▶ [SOURCE TEXT]:

The late Steve Jobs was undeniably passionate about what he wanted to achieve, and more importantly, passionate and driven about how. Many of those who have worked with him, both inside and outside of Apple, have expressed surprise at how fast Apple made design-oriented decisions. This was largely because of What Steve Says Goes.

As Isaacson has chronicled, Steve Jobs built Apple Computer up from two guys in a garage to a company with billions of dollars in turnover selling iconic products that are instantly recognisable. He had a vision of computing made easy, but not by asking people what they wanted. Instead he would create something new, different and compelling. The Apple that Apple became after it bought NeXT, and therefore, Steve Jobs, was focussed in a way it never really had been.

Nowhere is this more obvious than in the product range. Jobs clearly believed that a multitude of products in a marketplace was not the way to go. When they introduced the iPod, there was just one model. Compare with Sony’s adventures with MiniDisc: the last major iteration (the 1Gb format) had at least five models. It was difficult to distinguish the various models apart.

Apple also observed that sales of their iPods drove sales of their Macintosh computers. This has also been observed with the iPhone and iPad: you need to develop on a Mac to write apps for the iPhone or iPad. But I’ve also seen people go down the Mac route for their computing “because It Just Works”. Hmm.

▶ [REQUIRED ACTIONS]:
[a] In the Steve Jobs piece, how many models did the last major iteration of Sony's MiniDisc have?
[b] Carry the Steve Jobs piece forward, picking up right after its final sentence.

▶ [THE DATA]:
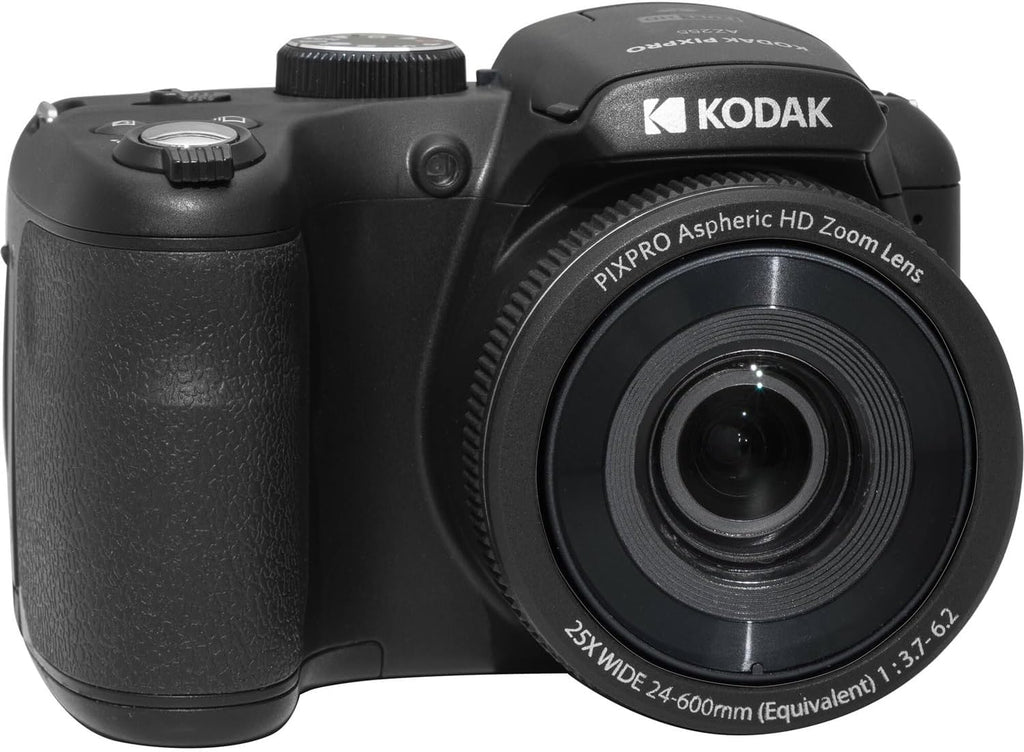 Kodak PIXPRO AZ255 Digital Camera + 32GB Memory Card (2) + Digital Camera/Video Case (Black)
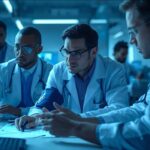 doctores investigando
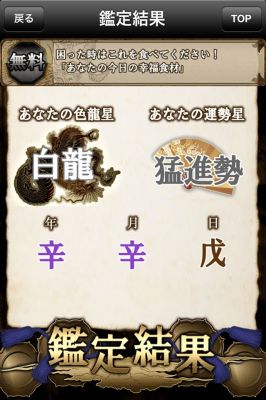 的中現実占い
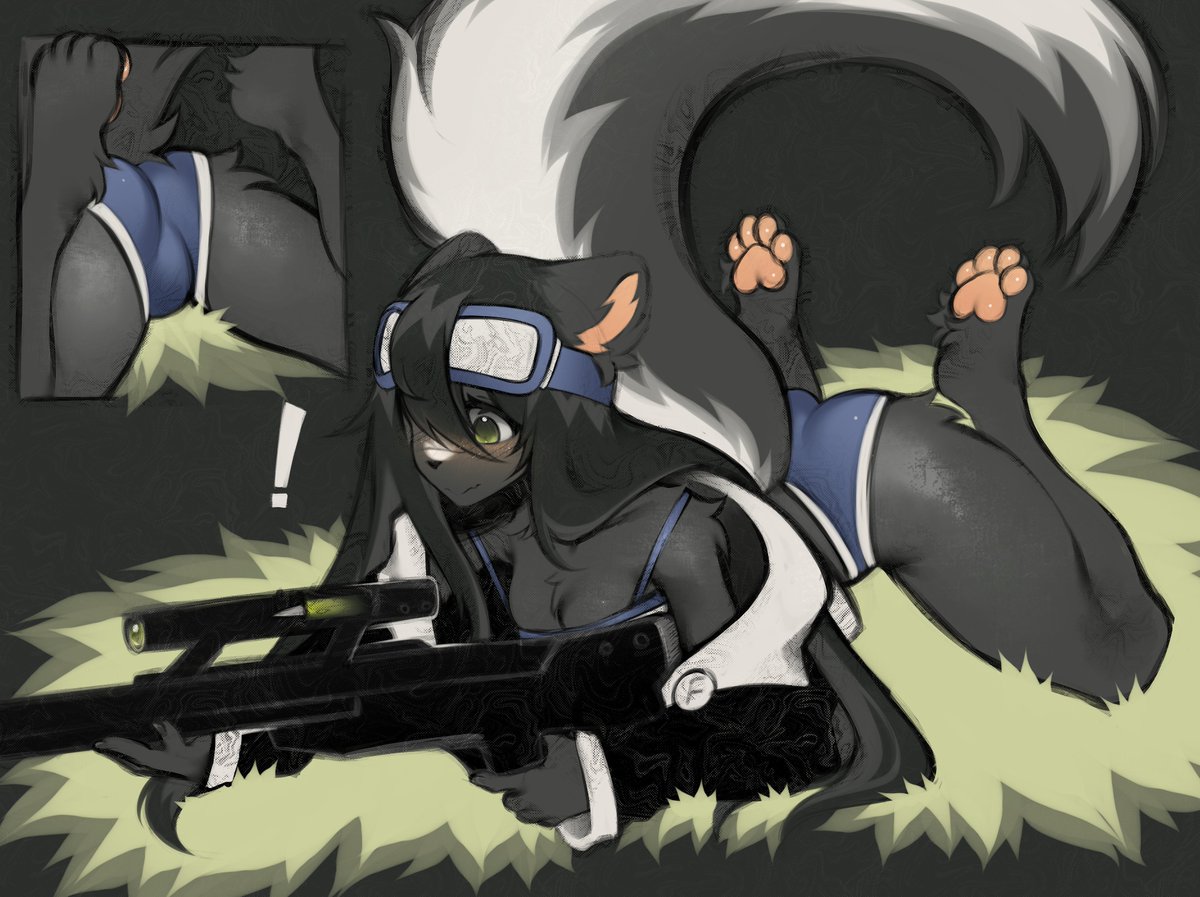 Mega_Moppa's tweet photo. art trade with another skunk lover ! find the alt🦨 https://t.co/m9bAkswcaI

▶ [ANSWERS PROVIDED]:
[a] At least five models.

[b]
Apple is passionate about a good end-to-end computing experience. People like that. But just like I can respect what AC/DC did for the rock industry, I don’t have to like them.

I happen to dislike a number of Apple’s technology choices. Unsurprisingly, this was not Steve Job’s forte. Sometimes this is because I have investments in other technologies. The first one was that my music was in Ogg Vorbis long before AAC and the iPod appeared. Other times it is a difference in politics. Nowhere is this more prominent than in their curation of iPhone and iPad apps. But I grew up where once you owned the hardware, you could do what you like with it. This is why I run Linux on my PCs.

But it does make me wonder about the sacrifices necessary to honour an investment in passion. Steve Jobs firmly believed in that and made choices, unashamed at alienating people and their opinions. As a result, Apple believes that. I wonder how long that will remain true.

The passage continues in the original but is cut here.